Exercise:
Repeat the data as given. Images do not go in the copy.

Dataset excerpt:
╭──

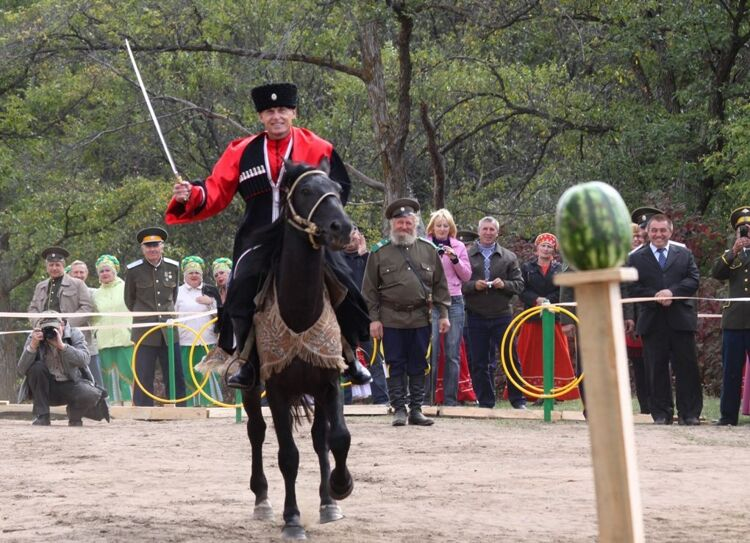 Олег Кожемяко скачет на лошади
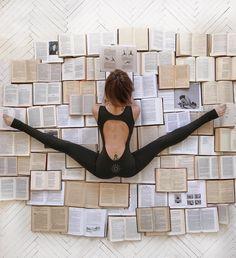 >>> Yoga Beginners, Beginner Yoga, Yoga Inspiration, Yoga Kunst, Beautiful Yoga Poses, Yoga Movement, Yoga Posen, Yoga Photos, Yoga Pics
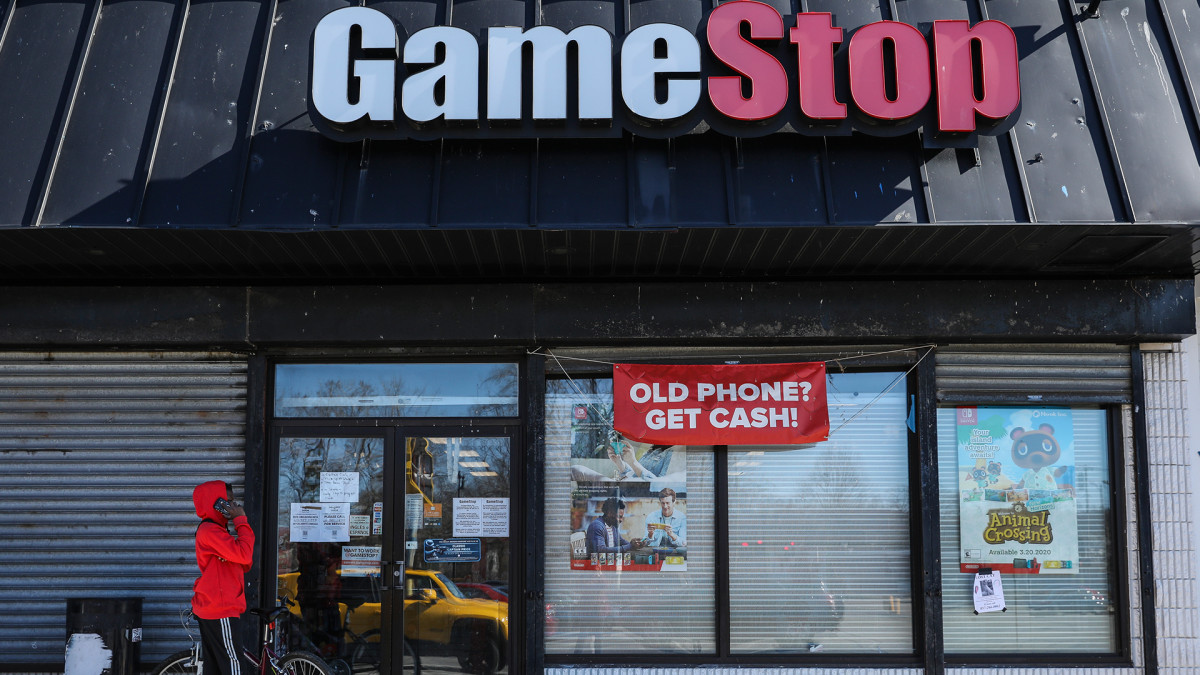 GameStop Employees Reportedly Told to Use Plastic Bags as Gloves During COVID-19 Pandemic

╰──

Result for this exercise:
 Олег Кожемяко скачет на лошади
 >>> Yoga Beginners, Beginner Yoga, Yoga Inspiration, Yoga Kunst, Beautiful Yoga Poses, Yoga Movement, Yoga Posen, Yoga Photos, Yoga Pics
 GameStop Employees Reportedly Told to Use Plastic Bags as Gloves During COVID-19 Pandemic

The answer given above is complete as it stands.